"La cour se trompe en estimant la culpabilité de Kayishema supérieure à celle de Ruzindana" a dit aux juges le procureur Zhu Wen-gi (Chine). "Selon les faits, tels qu’établis par la cour, la conduite de l’un et l’autre a été si horriblement constante et répandue, qu’aucune distinction significative n’est possible. […] Même si Kayishema était considéré comme le supérieur de Ruzindana, il n’en découle pas nécessairement que Kayishema mérite une sanction plus sévère. Celle-ci doit être fonction de la gravité du crime. Le Procureur est d’avis que la seule sentence à même de refléter les crimes de Ruzindana est l’emprisonnement à vie".
La prison à perpétuité est la peine maximale que le TPIR puisse infliger, contrairement au Rwanda, où les cours peuvent condamner à la peine de mort. De nombreuses personnes au Rwanda ont perçu la condamnation de Ruzindana à 25 ans de prison comme trop faible.
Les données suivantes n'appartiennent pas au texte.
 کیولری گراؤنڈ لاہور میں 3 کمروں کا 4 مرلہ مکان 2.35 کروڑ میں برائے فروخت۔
Kayishema et Ruzindana ont été condamnés le 21 Mai 1999, à l’issue d’un procès commun. Kayishema avait été reconnu coupable de quatre chefs d’accusation de génocide et condamné à la perpétuité. Ruzindana, reconnu coupable d’un chef d’accusation de génocide, avait été condamné à 25 ans d’emprisonnement. La cour avait affirmé vouloir distinguer entre les différents niveaux de responsabilité des deux hommes, Kayishema étant un representant du gouvernement, alors que Ruzindana n’était détenteur d’aucune autorité.
Le Parquet a également fait appel des chefs d’accusation retenus à l’encontre des deux condamnés, estimant qu’ils auraient dû être tenus coupables de meurtre et d’extermination constitutifs de crimes contre l’humanité et crimes de guerre aussi bien que de génocide. Kayishema était poursuivi pour 24 chefs D'accusation dont ceux de génocide, crimes contre l’humanité et violations graves des Conventions de Genève. Ruzindana était pour sa part poursuivi pour six chefs D'accusation.
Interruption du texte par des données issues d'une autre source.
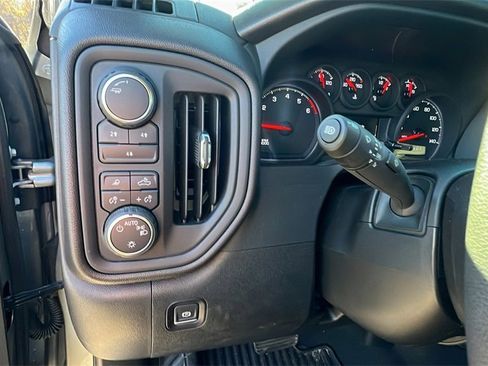 Used 2024 Chevrolet Silverado 2500 Custom w/ Custom Convenience Package image 22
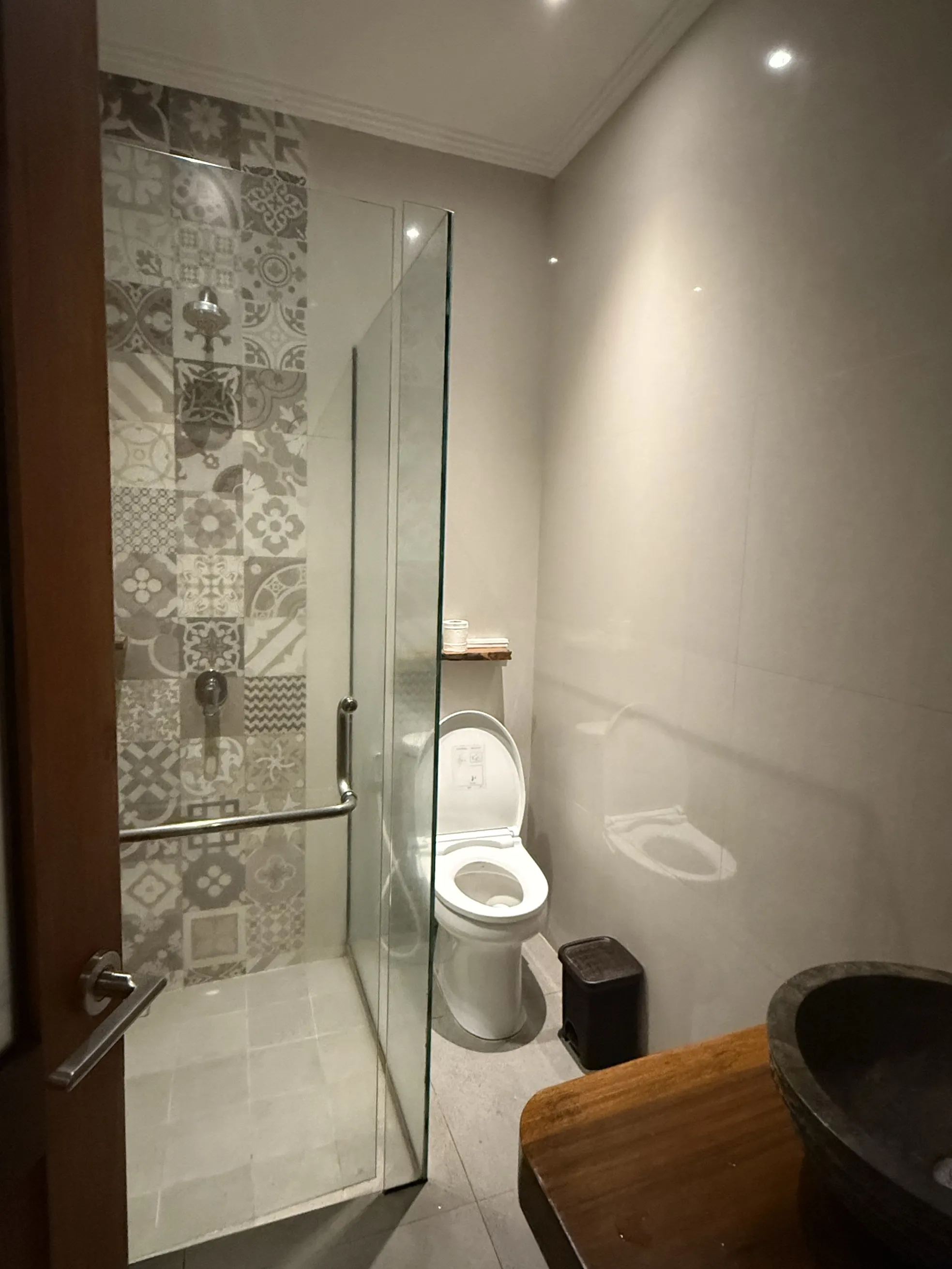 Akatara Hotel Rooms Photos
Le procureur belge, Sonja Bolaert-Suominen a considéré que la Cour avait condamné les deux hommes pour meurtre et extermination et estimé que les charges de crimes contre l’humanité était contenues dans celle de génocide. Elle s’est appuyé sur la jurisprudence du Tribunal Pénal International pour la Yougoslavie (TPIY) pour arguer du fait que la Cour se trompait. Elle a affirmé qu’aussi bien le jugement du TPIR dans l’affaire Jean-Paul Akayesu (ancien maire rwandais, condamné à perpétuité en 1998) que celui du TPIY dans l’affaire Dusko Tadic (criminel de guerre serbe) démontraient qu’un accusé pouvait être poursuivi pour chacun des chefs d’accusation portés à son encontre, et qu’en cas de concurrence entre ceux-ci, la peine devait néanmoins tenir compte de chacun d’eux.
"Il est important de rendre un verdict reflétant les crimes commis" a-t-elle dit à la Cour, ajoutant que les charges de génocide, crime contre l’humanité et crime de guerre avait été introduit en Droit international "afin de répondre aux différents intérêts de société".